Am I the only person who is kind of obsessed with blind item gossip? In case you're unfamiliar, these are pieces of celebrity gossip where they don't come out and tell you who the celebrity involved is but they just drop some clues as to her identity. So it's kind of like a guessing game.
They usually go something like "This blonde actress on a hit TV show is hoping her husband doesn't find out that her costar is actually the father of the child she's six months pregnant with." I totally just made that one up, but pretty juicy right?
The guessing is totally half the fun. Also, maybe I've noticed that I tend to accept the veracity of the underlying gossip in a blind item more so than with other types of gossip. Maybe this is because by guessing I've played an active role in creating the information and thus I'm not viewing it through a critical eye. Or maybe I just tend to believe that most of the crap you read in gossip mags is probably true. Anyway, I don't think the pleasure in reading celebrity gossip really depends on whether it's true or not: sometimes it's just fun to think "oh, I can totally she her doing that!" or "oh, wouldn't that be awesome if that was true?"
Here's one blind item I read and particularly enjoyed a few weeks back. I read it on gawker but it originally comes from this site Crazy Days and Nights which is infamous for its poorly written and confusingly byzantine blind items.

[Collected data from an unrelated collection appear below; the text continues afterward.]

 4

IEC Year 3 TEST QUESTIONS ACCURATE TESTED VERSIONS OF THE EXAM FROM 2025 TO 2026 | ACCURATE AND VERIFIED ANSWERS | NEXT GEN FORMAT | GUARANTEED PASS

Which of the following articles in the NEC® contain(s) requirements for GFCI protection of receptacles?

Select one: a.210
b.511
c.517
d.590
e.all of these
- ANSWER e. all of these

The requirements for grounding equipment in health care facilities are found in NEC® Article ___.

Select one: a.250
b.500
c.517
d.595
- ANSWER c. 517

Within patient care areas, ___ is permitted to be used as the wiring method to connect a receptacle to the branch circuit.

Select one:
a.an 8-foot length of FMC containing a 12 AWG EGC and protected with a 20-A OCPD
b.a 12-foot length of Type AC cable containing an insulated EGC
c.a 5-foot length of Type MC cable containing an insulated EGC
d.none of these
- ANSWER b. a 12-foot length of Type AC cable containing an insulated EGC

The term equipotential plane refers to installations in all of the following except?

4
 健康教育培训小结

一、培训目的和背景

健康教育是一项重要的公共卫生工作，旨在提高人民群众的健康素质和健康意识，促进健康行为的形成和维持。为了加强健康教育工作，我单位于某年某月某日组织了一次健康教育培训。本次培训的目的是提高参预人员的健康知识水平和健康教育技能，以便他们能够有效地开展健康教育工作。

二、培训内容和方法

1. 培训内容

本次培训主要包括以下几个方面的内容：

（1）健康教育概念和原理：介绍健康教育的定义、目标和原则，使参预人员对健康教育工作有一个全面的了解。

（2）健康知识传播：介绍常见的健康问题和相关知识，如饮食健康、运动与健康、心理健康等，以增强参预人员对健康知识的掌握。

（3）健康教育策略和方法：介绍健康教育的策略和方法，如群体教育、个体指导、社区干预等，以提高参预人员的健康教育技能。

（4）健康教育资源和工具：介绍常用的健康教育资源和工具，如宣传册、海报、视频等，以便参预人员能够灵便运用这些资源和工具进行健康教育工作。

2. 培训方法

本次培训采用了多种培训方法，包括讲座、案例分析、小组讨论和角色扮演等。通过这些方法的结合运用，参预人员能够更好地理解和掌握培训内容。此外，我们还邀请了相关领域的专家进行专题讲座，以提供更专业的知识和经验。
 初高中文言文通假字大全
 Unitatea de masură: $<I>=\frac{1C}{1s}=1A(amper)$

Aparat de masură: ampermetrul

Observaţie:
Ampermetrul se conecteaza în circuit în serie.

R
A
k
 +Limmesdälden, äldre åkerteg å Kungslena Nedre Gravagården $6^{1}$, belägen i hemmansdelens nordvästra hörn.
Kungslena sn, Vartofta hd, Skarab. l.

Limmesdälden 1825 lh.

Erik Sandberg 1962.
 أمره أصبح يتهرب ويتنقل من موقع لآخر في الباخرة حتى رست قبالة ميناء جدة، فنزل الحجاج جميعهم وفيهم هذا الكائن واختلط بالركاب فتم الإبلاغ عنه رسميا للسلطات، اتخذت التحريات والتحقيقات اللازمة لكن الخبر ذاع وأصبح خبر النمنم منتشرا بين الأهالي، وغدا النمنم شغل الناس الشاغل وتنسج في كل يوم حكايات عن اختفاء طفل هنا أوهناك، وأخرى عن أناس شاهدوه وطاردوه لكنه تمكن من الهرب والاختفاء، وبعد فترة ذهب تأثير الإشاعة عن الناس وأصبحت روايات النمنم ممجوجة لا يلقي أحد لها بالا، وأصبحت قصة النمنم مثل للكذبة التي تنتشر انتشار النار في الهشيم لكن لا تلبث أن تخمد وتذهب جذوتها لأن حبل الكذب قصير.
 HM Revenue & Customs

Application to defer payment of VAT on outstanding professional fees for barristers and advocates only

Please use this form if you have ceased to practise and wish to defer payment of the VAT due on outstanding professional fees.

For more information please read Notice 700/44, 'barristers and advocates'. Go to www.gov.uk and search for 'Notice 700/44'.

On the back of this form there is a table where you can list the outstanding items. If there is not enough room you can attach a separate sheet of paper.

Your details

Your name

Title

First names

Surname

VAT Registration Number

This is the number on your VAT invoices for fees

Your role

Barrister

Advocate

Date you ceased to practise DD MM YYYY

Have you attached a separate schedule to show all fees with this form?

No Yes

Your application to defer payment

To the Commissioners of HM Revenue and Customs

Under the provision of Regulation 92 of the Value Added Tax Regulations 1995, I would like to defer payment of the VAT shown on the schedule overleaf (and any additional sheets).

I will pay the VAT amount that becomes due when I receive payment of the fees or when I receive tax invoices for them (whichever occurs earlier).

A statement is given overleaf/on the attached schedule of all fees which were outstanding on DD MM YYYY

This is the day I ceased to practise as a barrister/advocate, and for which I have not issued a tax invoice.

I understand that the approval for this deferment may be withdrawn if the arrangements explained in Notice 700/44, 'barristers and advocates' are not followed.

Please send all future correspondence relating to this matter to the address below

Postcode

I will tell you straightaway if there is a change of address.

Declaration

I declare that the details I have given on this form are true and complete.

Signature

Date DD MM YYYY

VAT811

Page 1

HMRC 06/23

"This foreign born B list film star who was shooting for A list before he started losing his hair and his box office mojo is apparently extremely sensitive about his hair. How much? Well, he was buying a suit a few weeks ago and the salesperson suggested a hat because he thought it would go well the suit. Our actor took it the wrong way though and took a good five minutes to yell at the offending salesperson before throwing the suit on the floor and kicking it around a little and then walking out the door."
The consensus among readers is that the "foreign born B list film star" who is losing his hair is Jude Law which I totally think is true. I can imagine him flipping out on the salesman and shouting and kicking the coat around in a very muppety fashion, and the image still brings a smile to my face. heheh.
So yeah, the blind items can be fun although I must say that after a while most of them start to sound the same like "blah blah who's gay blah blah who's doing drugs blah blah who's steppin' out" (I've decided I have to start using that phrase more).
This is kind of the juiciest one I've ever come across, but it's also sort of graphic so I was debating whether I should tarnish my blog with it (eh, what the heck). It was originally run on Page Six, the gossip feature in Rupert Murdoch's New York Post, on August 18, 2008.
"WHICH hunk in a summer movie is a violent, closeted homosexual? The heartthrob snuck into his ex's apartment a few months ago and raped him so violently, the ex ended up in the hospital—and the actor paid him $500,000 to keep his mouth shut."
Scandalous, right?! People couldn't really agree who this rumored gay rapist could be, but it seems like the choices would be Will Smith, Christian Bale, James Franco, Robert Downey Jr., and maybe Vin Diesel. Feel free to share your thoughts.